### [Try it]
Reprint every entry, character for character.

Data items
§ §
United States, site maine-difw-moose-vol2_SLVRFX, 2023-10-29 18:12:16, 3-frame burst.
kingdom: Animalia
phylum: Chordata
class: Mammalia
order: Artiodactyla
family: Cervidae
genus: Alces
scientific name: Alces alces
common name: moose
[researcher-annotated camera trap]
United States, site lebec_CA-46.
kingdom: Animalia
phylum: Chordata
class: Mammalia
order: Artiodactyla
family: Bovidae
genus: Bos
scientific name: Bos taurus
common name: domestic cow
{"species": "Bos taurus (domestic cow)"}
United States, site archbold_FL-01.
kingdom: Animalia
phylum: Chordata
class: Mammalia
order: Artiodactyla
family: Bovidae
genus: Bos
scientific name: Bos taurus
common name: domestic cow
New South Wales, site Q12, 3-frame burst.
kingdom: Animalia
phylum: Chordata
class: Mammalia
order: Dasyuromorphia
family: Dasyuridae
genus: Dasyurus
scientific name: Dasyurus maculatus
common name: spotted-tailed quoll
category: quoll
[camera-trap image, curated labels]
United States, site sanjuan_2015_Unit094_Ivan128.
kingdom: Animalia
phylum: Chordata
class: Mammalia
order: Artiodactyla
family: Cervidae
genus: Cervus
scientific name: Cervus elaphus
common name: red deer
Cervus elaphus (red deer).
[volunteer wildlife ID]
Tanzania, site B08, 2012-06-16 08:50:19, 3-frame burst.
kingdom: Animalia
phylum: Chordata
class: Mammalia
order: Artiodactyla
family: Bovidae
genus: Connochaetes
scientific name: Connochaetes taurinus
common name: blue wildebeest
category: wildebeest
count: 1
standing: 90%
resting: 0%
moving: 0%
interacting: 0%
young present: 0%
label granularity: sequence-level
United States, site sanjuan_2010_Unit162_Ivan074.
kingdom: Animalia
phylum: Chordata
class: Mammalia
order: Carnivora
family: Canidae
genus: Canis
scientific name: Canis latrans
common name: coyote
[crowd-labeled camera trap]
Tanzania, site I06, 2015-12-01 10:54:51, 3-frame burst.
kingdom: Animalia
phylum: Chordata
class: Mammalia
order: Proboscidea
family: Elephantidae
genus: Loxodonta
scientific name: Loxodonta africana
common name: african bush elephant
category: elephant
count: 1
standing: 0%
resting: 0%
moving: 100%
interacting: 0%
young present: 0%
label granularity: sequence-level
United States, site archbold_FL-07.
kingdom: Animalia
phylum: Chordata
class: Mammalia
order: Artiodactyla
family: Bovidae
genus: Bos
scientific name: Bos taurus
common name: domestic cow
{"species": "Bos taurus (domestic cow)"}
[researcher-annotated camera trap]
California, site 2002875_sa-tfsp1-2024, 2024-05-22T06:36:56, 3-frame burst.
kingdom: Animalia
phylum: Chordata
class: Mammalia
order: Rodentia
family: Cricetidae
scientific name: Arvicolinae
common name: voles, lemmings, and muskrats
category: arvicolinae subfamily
§ §
### [Response area]
United States, site maine-difw-moose-vol2_SLVRFX, 2023-10-29 18:12:16, 3-frame burst.
kingdom: Animalia
phylum: Chordata
class: Mammalia
order: Artiodactyla
family: Cervidae
genus: Alces
scientific name: Alces alces
common name: moose
[researcher-annotated camera trap]
United States, site lebec_CA-46.
kingdom: Animalia
phylum: Chordata
class: Mammalia
order: Artiodactyla
family: Bovidae
genus: Bos
scientific name: Bos taurus
common name: domestic cow
{"species": "Bos taurus (domestic cow)"}
United States, site archbold_FL-01.
kingdom: Animalia
phylum: Chordata
class: Mammalia
order: Artiodactyla
family: Bovidae
genus: Bos
scientific name: Bos taurus
common name: domestic cow
New South Wales, site Q12, 3-frame burst.
kingdom: Animalia
phylum: Chordata
class: Mammalia
order: Dasyuromorphia
family: Dasyuridae
genus: Dasyurus
scientific name: Dasyurus maculatus
common name: spotted-tailed quoll
category: quoll
[camera-trap image, curated labels]
United States, site sanjuan_2015_Unit094_Ivan128.
kingdom: Animalia
phylum: Chordata
class: Mammalia
order: Artiodactyla
family: Cervidae
genus: Cervus
scientific name: Cervus elaphus
common name: red deer
Cervus elaphus (red deer).
[volunteer wildlife ID]
Tanzania, site B08, 2012-06-16 08:50:19, 3-frame burst.
kingdom: Animalia
phylum: Chordata
class: Mammalia
order: Artiodactyla
family: Bovidae
genus: Connochaetes
scientific name: Connochaetes taurinus
common name: blue wildebeest
category: wildebeest
count: 1
standing: 90%
resting: 0%
moving: 0%
interacting: 0%
young present: 0%
label granularity: sequence-level
United States, site sanjuan_2010_Unit162_Ivan074.
kingdom: Animalia
phylum: Chordata
class: Mammalia
order: Carnivora
family: Canidae
genus: Canis
scientific name: Canis latrans
common name: coyote
[crowd-labeled camera trap]
Tanzania, site I06, 2015-12-01 10:54:51, 3-frame burst.
kingdom: Animalia
phylum: Chordata
class: Mammalia
order: Proboscidea
family: Elephantidae
genus: Loxodonta
scientific name: Loxodonta africana
common name: african bush elephant
category: elephant
count: 1
standing: 0%
resting: 0%
moving: 100%
interacting: 0%
young present: 0%
label granularity: sequence-level
United States, site archbold_FL-07.
kingdom: Animalia
phylum: Chordata
class: Mammalia
order: Artiodactyla
family: Bovidae
genus: Bos
scientific name: Bos taurus
common name: domestic cow
{"species": "Bos taurus (domestic cow)"}
[researcher-annotated camera trap]
California, site 2002875_sa-tfsp1-2024, 2024-05-22T06:36:56, 3-frame burst.
kingdom: Animalia
phylum: Chordata
class: Mammalia
order: Rodentia
family: Cricetidae
scientific name: Arvicolinae
common name: voles, lemmings, and muskrats
category: arvicolinae subfamily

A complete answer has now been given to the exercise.